The timing of the taxes announced by the government in the 2021 budget and economic statement is “problematic”, Dr Priscilla Twumasi Baffour, a Senior Lecturer at the Department of Economics, University of Ghana, has said.
In her view, the government could have been more “innovative” with the taxation option by targeting the haves instead of burdening the have-nots, too, with the same taxes.
Caretaker Finance Minister Osei Kyei-Mensah-Bonsu, on Friday, 12 March 2021, told Parliament while delivering this year’s budget that the government is introducing a 10p sanitation and pollution levy; and 20p excess power capacity levy, both on the Energy Sector Levy Act (ESLA) with the combined effect is an increase in the ex-pump price of fuel by 5.7 percent.

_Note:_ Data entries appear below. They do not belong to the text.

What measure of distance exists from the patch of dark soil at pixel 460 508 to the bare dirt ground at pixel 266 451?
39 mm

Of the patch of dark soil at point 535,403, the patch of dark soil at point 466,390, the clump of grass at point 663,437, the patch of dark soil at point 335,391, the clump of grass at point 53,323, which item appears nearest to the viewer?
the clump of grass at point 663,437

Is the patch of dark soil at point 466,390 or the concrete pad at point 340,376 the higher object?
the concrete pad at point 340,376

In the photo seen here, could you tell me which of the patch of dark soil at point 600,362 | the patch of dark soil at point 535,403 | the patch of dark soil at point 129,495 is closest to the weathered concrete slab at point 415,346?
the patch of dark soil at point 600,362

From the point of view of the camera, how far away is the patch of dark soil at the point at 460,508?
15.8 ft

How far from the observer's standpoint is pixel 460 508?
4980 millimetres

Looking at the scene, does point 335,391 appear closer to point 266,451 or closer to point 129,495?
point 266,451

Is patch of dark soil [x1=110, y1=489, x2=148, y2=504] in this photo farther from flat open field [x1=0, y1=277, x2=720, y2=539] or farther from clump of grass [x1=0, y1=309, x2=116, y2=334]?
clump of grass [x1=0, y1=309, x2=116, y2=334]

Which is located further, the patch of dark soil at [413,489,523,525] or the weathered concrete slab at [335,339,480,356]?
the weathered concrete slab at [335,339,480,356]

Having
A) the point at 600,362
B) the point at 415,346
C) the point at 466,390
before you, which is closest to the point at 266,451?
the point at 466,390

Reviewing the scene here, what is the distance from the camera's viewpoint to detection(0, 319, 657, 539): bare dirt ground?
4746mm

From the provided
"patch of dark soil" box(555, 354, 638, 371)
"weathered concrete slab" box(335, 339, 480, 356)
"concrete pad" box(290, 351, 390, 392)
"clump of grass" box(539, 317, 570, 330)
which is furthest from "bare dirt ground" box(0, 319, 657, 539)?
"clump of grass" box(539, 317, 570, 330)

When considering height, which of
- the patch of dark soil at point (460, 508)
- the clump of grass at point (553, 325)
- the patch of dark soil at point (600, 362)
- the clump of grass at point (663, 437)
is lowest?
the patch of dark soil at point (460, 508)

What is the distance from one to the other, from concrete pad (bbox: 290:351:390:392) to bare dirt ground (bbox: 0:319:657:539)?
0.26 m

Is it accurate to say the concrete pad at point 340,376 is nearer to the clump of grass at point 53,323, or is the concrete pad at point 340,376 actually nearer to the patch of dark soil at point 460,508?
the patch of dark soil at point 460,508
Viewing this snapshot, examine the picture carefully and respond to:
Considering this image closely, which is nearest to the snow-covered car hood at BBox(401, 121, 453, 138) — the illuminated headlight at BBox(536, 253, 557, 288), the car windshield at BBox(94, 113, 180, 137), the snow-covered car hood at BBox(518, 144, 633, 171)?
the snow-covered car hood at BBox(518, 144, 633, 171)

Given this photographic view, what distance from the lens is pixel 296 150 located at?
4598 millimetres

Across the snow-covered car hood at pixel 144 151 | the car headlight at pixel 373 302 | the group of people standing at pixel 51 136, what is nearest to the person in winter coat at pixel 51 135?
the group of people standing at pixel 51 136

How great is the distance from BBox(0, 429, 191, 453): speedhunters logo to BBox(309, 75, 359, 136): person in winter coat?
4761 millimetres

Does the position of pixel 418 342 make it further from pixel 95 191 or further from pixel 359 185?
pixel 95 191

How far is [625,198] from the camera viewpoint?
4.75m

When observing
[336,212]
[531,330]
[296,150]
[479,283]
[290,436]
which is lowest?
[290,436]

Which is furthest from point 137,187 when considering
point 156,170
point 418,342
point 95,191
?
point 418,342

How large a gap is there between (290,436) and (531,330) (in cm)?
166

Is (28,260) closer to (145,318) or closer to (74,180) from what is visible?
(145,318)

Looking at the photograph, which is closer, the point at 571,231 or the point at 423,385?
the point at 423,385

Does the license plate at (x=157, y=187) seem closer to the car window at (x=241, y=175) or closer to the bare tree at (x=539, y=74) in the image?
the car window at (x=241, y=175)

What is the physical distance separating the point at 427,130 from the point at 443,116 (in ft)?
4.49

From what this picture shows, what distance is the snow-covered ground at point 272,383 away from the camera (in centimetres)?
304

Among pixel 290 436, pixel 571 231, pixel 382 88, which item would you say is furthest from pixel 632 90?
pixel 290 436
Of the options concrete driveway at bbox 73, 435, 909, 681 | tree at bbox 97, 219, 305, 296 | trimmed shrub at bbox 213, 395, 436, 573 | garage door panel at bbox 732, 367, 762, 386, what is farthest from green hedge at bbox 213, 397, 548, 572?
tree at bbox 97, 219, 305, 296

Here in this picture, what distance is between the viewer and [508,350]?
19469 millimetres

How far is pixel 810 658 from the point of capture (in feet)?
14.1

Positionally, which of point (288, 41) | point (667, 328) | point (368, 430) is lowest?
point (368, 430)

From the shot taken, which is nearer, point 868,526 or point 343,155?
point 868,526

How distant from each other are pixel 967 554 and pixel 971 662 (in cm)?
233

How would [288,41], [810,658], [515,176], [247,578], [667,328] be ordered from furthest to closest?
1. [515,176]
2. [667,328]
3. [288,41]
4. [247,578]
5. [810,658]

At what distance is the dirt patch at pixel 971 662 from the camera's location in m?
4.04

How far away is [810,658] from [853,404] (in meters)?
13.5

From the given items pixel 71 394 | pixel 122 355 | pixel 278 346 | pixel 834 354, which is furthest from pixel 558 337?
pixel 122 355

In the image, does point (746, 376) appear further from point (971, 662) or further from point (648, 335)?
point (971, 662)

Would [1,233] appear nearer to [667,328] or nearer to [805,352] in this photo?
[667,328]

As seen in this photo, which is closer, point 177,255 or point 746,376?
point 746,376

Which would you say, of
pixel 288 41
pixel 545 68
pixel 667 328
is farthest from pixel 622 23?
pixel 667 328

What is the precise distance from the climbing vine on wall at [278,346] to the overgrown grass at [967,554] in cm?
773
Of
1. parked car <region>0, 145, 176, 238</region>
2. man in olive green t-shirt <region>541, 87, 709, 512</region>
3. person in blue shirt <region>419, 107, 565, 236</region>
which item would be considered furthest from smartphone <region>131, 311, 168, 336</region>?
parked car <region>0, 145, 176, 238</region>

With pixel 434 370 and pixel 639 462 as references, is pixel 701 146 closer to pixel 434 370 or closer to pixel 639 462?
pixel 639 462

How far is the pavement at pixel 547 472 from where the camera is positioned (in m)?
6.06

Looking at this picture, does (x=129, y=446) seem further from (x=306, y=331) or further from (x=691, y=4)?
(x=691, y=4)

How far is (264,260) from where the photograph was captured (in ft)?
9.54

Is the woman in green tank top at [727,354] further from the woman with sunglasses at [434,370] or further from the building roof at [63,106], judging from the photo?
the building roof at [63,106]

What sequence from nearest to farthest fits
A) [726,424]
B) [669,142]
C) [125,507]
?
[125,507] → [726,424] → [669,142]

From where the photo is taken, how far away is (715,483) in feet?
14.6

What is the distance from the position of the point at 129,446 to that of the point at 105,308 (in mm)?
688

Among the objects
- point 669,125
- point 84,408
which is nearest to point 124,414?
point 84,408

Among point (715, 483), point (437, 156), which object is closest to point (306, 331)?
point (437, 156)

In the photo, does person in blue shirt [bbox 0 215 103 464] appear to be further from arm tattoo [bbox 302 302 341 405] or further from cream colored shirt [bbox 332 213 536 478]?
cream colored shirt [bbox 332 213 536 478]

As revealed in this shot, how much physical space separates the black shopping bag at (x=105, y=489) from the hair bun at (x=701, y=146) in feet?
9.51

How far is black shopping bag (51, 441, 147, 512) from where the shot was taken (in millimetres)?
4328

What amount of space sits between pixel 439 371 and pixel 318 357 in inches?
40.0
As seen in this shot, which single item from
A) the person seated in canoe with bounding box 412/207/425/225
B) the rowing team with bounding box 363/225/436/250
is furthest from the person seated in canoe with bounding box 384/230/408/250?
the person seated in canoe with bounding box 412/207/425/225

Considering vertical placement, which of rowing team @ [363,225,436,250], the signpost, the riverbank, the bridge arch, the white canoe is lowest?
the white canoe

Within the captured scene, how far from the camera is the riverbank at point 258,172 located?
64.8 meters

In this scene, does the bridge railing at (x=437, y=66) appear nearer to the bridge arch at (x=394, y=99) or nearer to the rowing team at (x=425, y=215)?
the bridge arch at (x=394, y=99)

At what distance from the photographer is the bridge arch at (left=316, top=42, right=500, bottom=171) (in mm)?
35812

Additionally, the government is introducing a 1 percent COVID-19 levy on VAT, Flat Rate Scheme; 5 percent financial clean-up levy on banks’ profit-before-tax and also considering adjusting road tolls to align with current trends.
Discussing the budget on Class91.3FM’s current affairs program ‘The Watchdog’ with other panellists on Saturday, 13 March 2021, Dr Twumasi Baffour said she expected the government to have found “other ways of generating revenue”.
“There was a rumour, prior to the budget presentation that taxes would go up. Per best practice, I was expecting a massive mobilization of resources, for example, through property taxation”, she told host Eugene Bawelle, adding: “I was expecting, maybe, a reintroduction of the luxury vehicle taxes”.
“When you do those things, what you’re trying to do, really, is taking more from the people who have”, she explained. “We have been quite heavy on social expenditure, so, for that matter, you’ll be taking more from those who have, to cushion the bottom and that would have been OK”.
In her view, that strategy would have been OK even though “a lot of people will complain”.
“These are not normal times”, she observed, insisting: “Those who have should pay more to support the vulnerable”.
“The reason being that: if we consistently look on and look at the helpless situation people are in, no matter how protected you are because you have a lot more resources at your disposal, when there is an uprising, when there is massive crime, a whole lot of unrest in the economy, it affects us, so, there’s nothing wrong for the rich to pay more to support the poor”, Dr Twumasi Baffour justified.
She also argued that considering the havoc wreaked by the COVID-19 pandemic to the economy, taxation may prove counterproductive.
“Indeed, conventional wisdom will tell us that when an economy is hit by a major, adverse shock like this, that is not the time you try to use contractionary measures – you try to use taxation – because what taxes do is to contract the economy”, she explained.
“You’d rather want to stimulate and with stimulation you can go on the tangent of massive government expenditure and you find some aspects of that in the budget; you see that the government is coming out with a lot of bold innovations and projects. How those projects will be funded is still not too clear but the whole idea is that you’d want to stimulate and boost [the economy]; growth is demand-determined, so, when people have a lot more resources, a lot more extra money in their pocket and they go spending, that is what will propel the growth for us to recover and recover in good time”, she intimated.
“And, so, if you ask, the use of taxes at this point can be counterproductive although the margins are not significant, we are yet to see how it will turn out because taxes on fuel will translate into transportation, cost of food, and a whole lot of others; the manufacturing sector that we are trying so hard to revamp will adversely be affected because most of them will use fuel to power their machines and all that. But it’s a very dicey and difficult situation that the government finds itself in”.